38 thoughts on “The Corinthians got it wrong

  1. Your poem and writing in between asks questions and answers what you found.
    In main you seem to write about love between a couple.
    Love is a verb you say, and I agree. Love does also encompass so many other situations.

    Your book sounds intriguing.

    Miriam

    • Hi Miriam I am writing about love between a couple because so many people including myself have this passage in their wedding ceremony. But yes loving anybody and family relationships etc all include love – and loving opens ourselves up to hurt so it sometimes takes a longer view to see the truth of the Corinthians passage about love.

    • Ha! I’m so glad you are enjoying the book – I wrote that poem when I was so damn angry and by the end of it I was over it. The power of writing – it just drains all the emotion out of something but at the same time you feel you have expressed yourself so you don’t get that horrid choked up feeling. If you’re ever mad start reading it aloud – something about the old F bomb nothing comes close 😂

  2. It is regarded as praiseworthy that love abides, but as unworthy that it does not last, that it ceases, that it changes. Only the first is love; the other seems, because of the change, not to be love – and consequently not to have been love. The facts are these, one cannot cease to be loving; if one is in truth loving, one remains so; if one ceases to be loving, then one was not loving. Ceasing to love has therefore, in relation to love, a retroactive power. Kierkegaard-Works of Love

    • I love that Len. It is so true – the power of love is pure and incorruptible- sometimes we just have to dig to find it. Sometimes all the other stuff has to happen first to show us what love truly is. Love is as the Corinthians say – they just left off the first page that tells you how to get there.

  3. Very rare for people to stay together once they married until the end. My parents seem to have manage to be together for almost 50 years which is still.a mystery for me. I only know is that my father early in the morning while he moves from here to there passing through the kitchen where she is with her breakfast he makes her laugh, still after all those years, and still surprises her. Maybe laughter is one of the keys to love.
    Great poem by the way, I liked the ambivalence at the beginning.

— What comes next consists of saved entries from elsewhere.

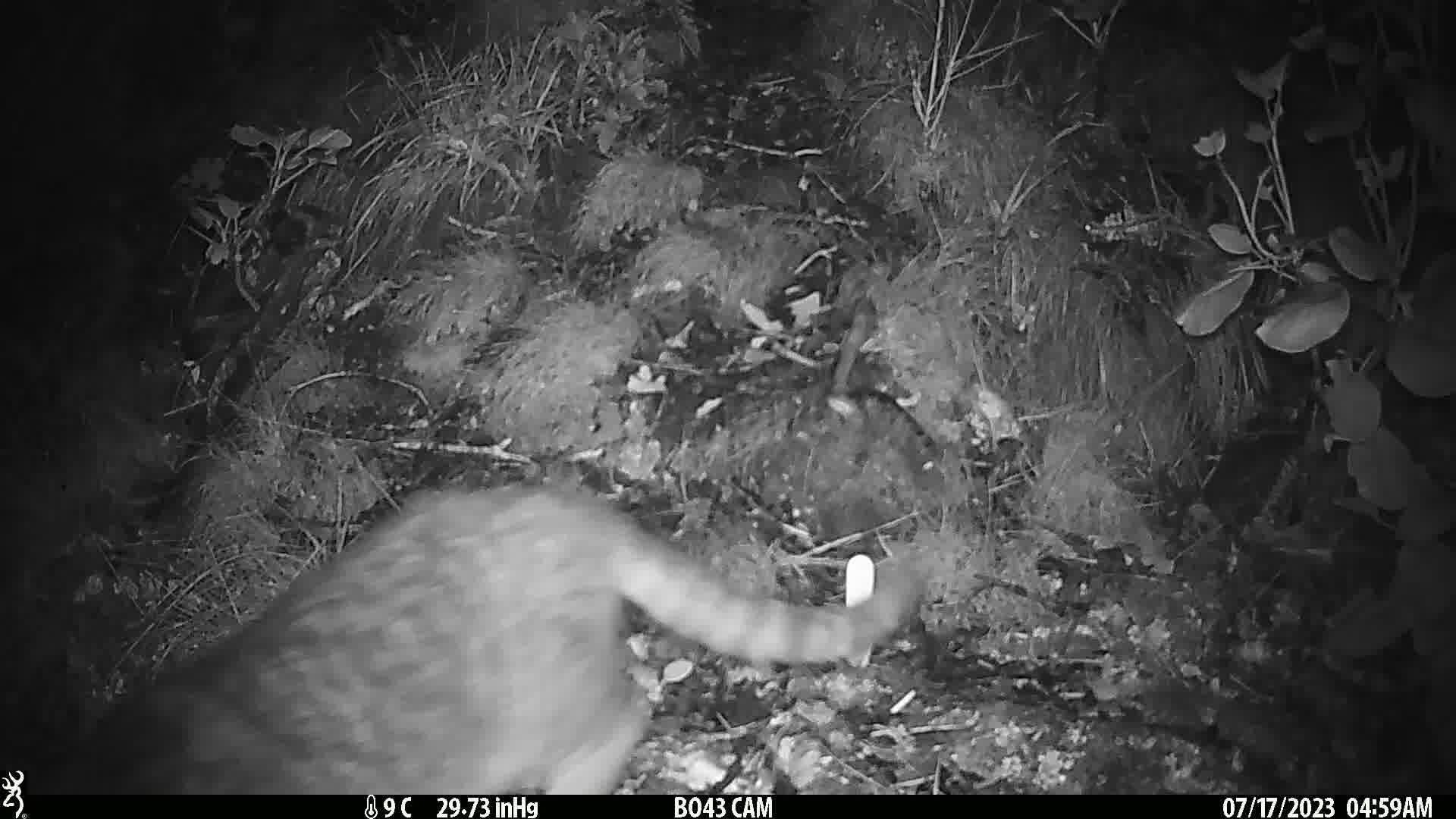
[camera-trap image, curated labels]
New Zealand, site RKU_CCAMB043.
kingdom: Animalia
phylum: Chordata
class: Mammalia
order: Carnivora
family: Felidae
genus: Felis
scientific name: Felis catus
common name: domestic cat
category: cat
Cat (domestic cat) (Felis catus).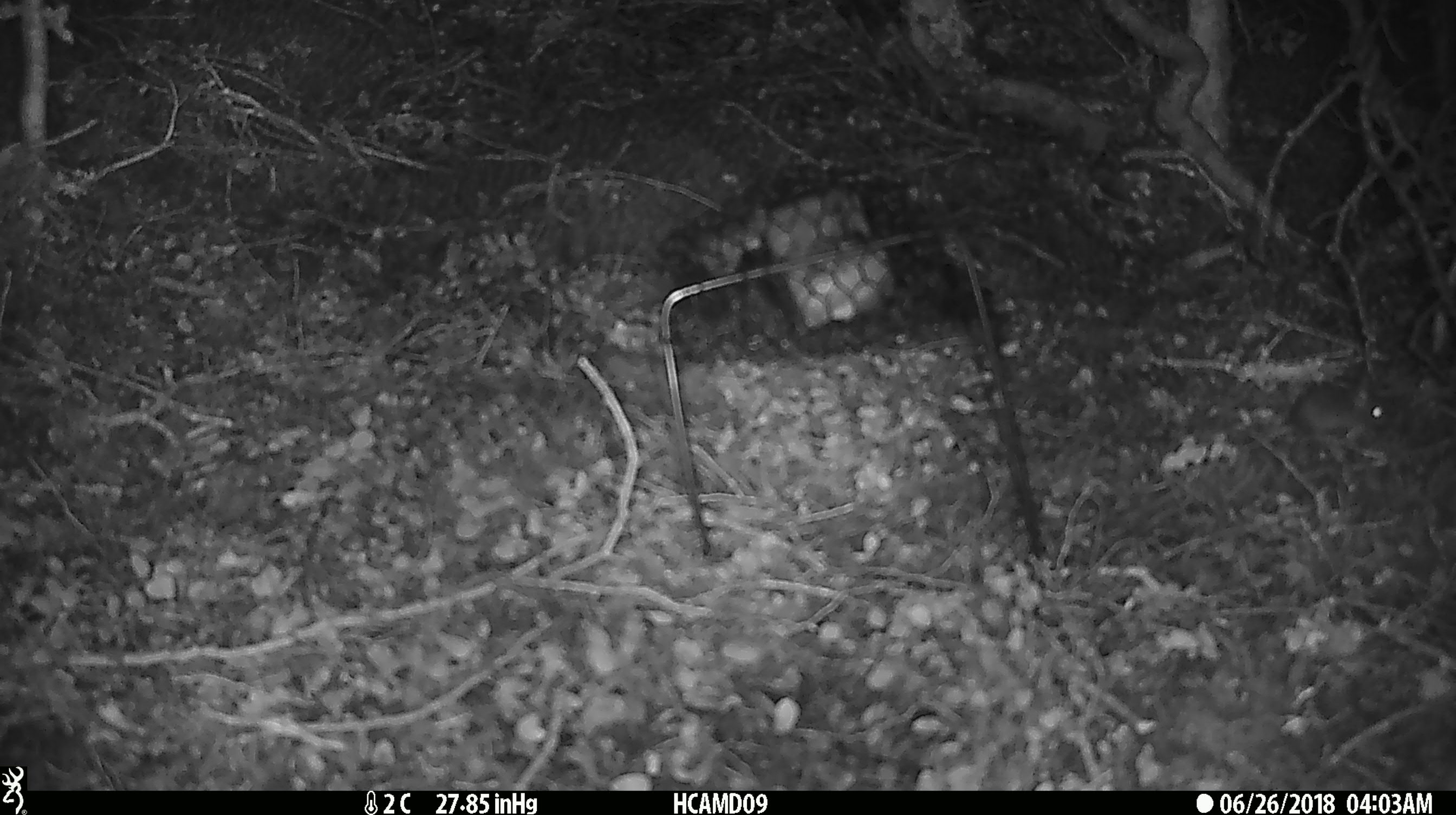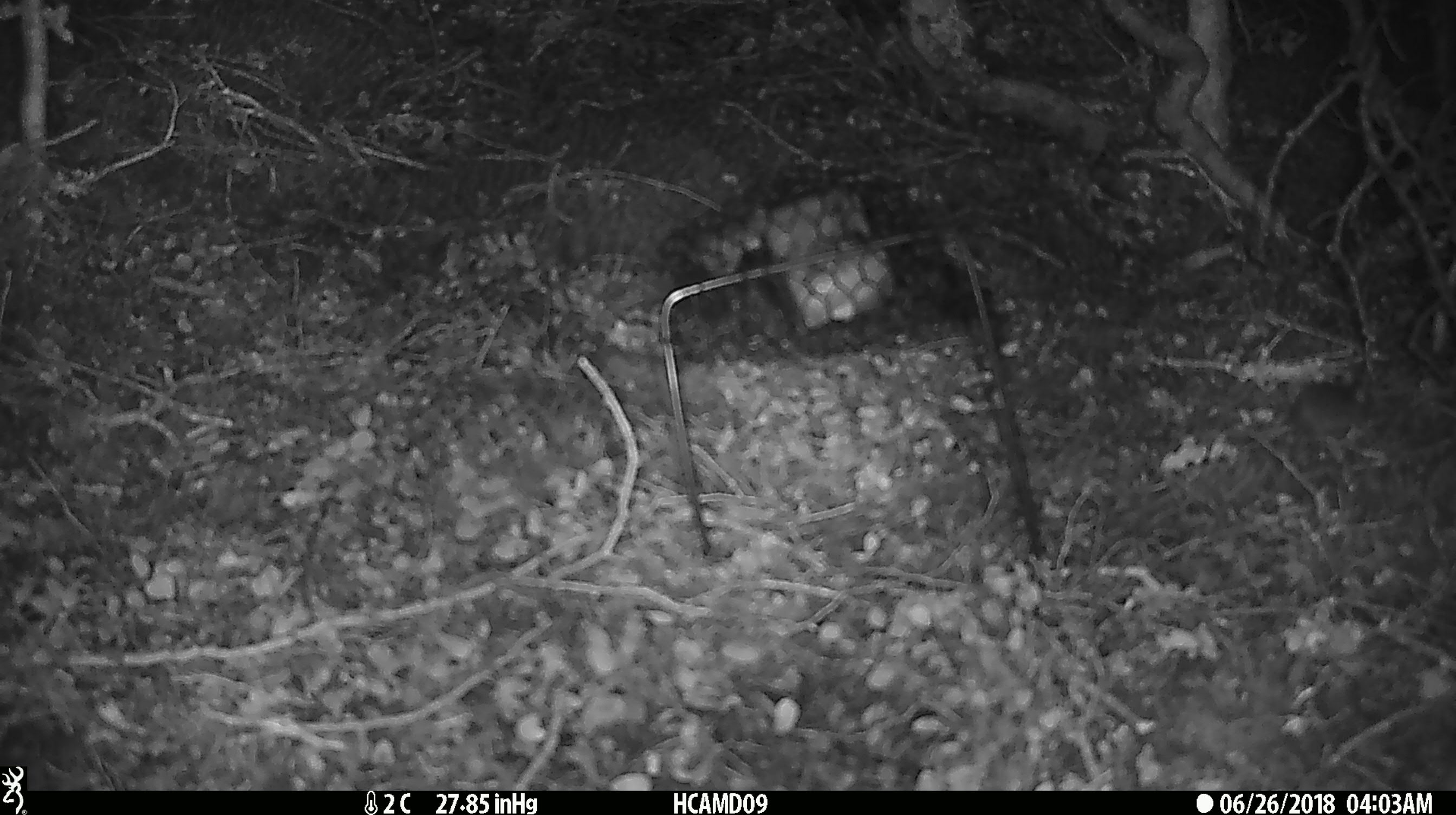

  4. Oh yes. Love goes through so many phases. It takes time to really get to a point of comfort. I think part of the issue, with a long-term romantic relationship is that the love would have to be patient enough to last through the tough times.

    • We were listening to a radio program once while driving in the car and the lady being interviewed was talking about this – it was years ago but I still remember her words – as long as one person loves the other person at the worst times then that one person will pull the marriage through – my husband and I both agreed – this is very true and sometimes that’s been him and sometimes me but we hit level 25 (anniversary) this year and both of us are pulling in the same direction again now for sure.

  5. I understand what you are trying to say. We do all these things because we care. I agree that the opposite of love is not hate, but indifference.

    However, I don’t fully agree on the “lost chapter” of Corinthians. All the ugly things you describe might be influenced by our feelings towards the other person, but they do not embody it. If you think about a tantrum, you will realize that it’s because of our selfishness. It’s not because we LOVE someone. It’s because we want something that we cannot have.